● **TEXT EXCERPT**

Written by Joseph Moore

This new year is a presidential election year in my home country of the United States. And so, there is likely to be no shortage of U.S. political news and commentary surrounding candidates’ pasts, their present comments and their campaign promises. It is also likely that many U.S. citizens (and probably some others) will find themselves embroiled, more frequently than usual, in weighty conversations about current events, political strategy or social or economic issues. And when the primary and general elections draw near, there will be repeated calls for all eligible voters to vote, regardless of who or what they vote for.

With all of the information (and misinformation) available and with the depth of many of the substantive issues, it will take a non-negligible amount of time and energy to remain fully politically informed throughout the election cycle. I am sure some people would rather not devote that time and energy to the process. Yet one often faces immense public and interpersonal pressure to be informed and to vote. These are sometimes even advanced as moral or civic duties on the part of citizens of democracies. To what extent are these really duties? Are citizens truly obligated to stay politically up-to-date and to vote in elections?

A few preliminary notes about what kind of obligations I mean to be discussing. First, there is an academic literature concerning the decision-theoretic rationality of voting which stems from the observation that there is next to no chance of any one person’s vote being decisive and thus next to no expected benefit to voting (the so-called ‘paradox of voting’). Here, I am not considering the rationality of voting but whether we owe it to other people. I assume that those who consider it an interpersonal obligation will think either that the problem of intrapersonal rationality will have some solution (e.g., in terms of expressive value) or that the interpersonal obligation does not depend on its intrapersonal rationality. (Indeed, if there is an interpersonal obligation, one might think this will affect the decision-theoretic calculus and potentially help resolve the paradox of voting.)

Second, there is also a body of literature dedicated to evaluating various possible voting procedures. Among these possible procedures is compulsory voting, where eligible voters are legally required to vote on pain of some form of punishment, such as a fine. I am also not addressing here the question of whether voting should be legally mandatory in this sense. This question is largely orthogonal to the question of whether there is an interpersonal obligation to vote. Even if voting is a moral or civic duty, we do not think all such duties ought to be legally enforced. In this case, there may be competing considerations having to do with personal liberty and the empirical consequences of enacting such a policy. On the other hand, even if voting is not a moral or civic duty, it might be socially beneficial to legally mandate it for one reason or another.

Third, even advocates probably will not view these putative duties as absolute requirements. If someone, for example, has to squeeze in a few hours of sleep each day in between childcare and multiple jobs, they will presumably be exempt from an obligation to keep informed. And if someone is visiting their ailing relative in another state on short notice on election day, they will not be shirking their duty by not heading to the polls first. If these are duties at all, they are defeasible ones—what W.D. Ross called ‘prima facie duties’ and are now sometimes called ‘pro tanto obligations’. Other obligations (e.g., to family members) or considerations may outweigh these defeasible duties of information and voting, or at least excuse non-performance. So, to consider whether these are really duties at all, we should keep in mind examples of people who lack overriding obligations and who can reasonably afford to keep informed, even though doing so does come at some cost.

● **GIVEN INFORMATION**
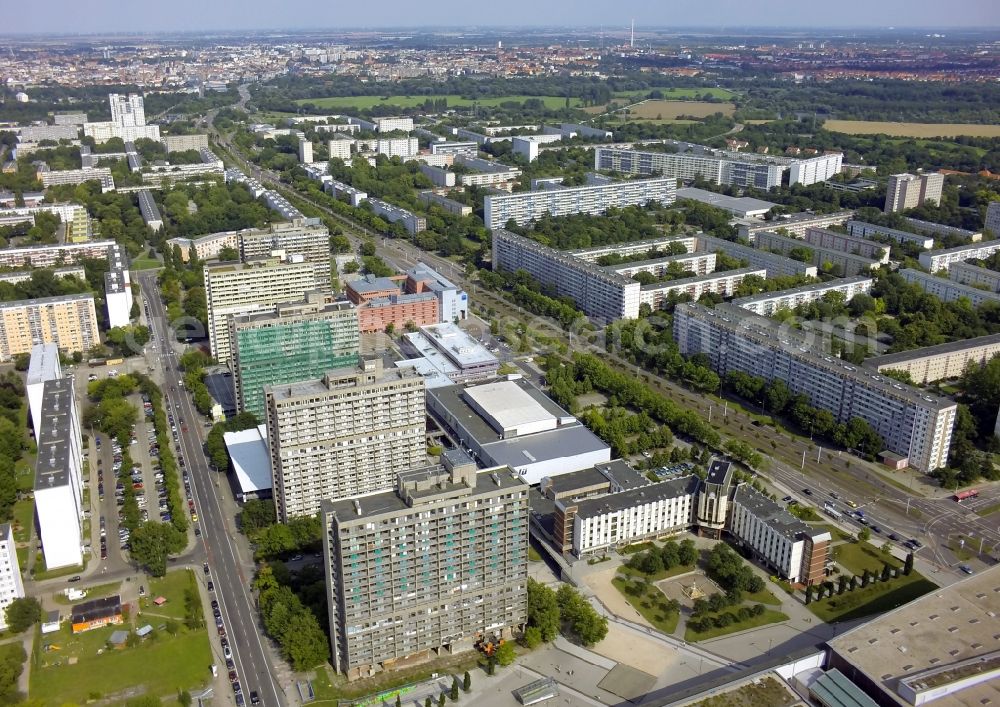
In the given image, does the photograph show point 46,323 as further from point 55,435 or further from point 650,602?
point 650,602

● **EXERCISE TASKS**
**1)** Using the essay on voting duties, decide whether each statement below agrees with it, answering yes or no and quoting the deciding words of the essay. (a) The author sets out to examine the rationality of voting. (b) Under compulsory voting, a fine is one possible punishment for not voting. (c) Advocates are likely to treat the duties to stay informed and to vote as absolute requirements.
**2)** In the essay on voting duties, who called defeasible duties "prima facie duties"?
**3)** Please reproduce everything in the essay on voting duties from "Second, there is" down to "reason or another.".

● **EXERCISE ANSWERS**
**1)**
(a) No: "Here, I am not considering the rationality of voting but whether we owe it to other people."
(b) Yes: "eligible voters are legally required to vote on pain of some form of punishment, such as a fine."
(c) No: "even advocates probably will not view these putative duties as absolute requirements."

**2)** W.D. Ross.

**3)**
Second, there is also a body of literature dedicated to evaluating various possible voting procedures. Among these possible procedures is compulsory voting, where eligible voters are legally required to vote on pain of some form of punishment, such as a fine. I am also not addressing here the question of whether voting should be legally mandatory in this sense. This question is largely orthogonal to the question of whether there is an interpersonal obligation to vote. Even if voting is a moral or civic duty, we do not think all such duties ought to be legally enforced. In this case, there may be competing considerations having to do with personal liberty and the empirical consequences of enacting such a policy. On the other hand, even if voting is not a moral or civic duty, it might be socially beneficial to legally mandate it for one reason or another.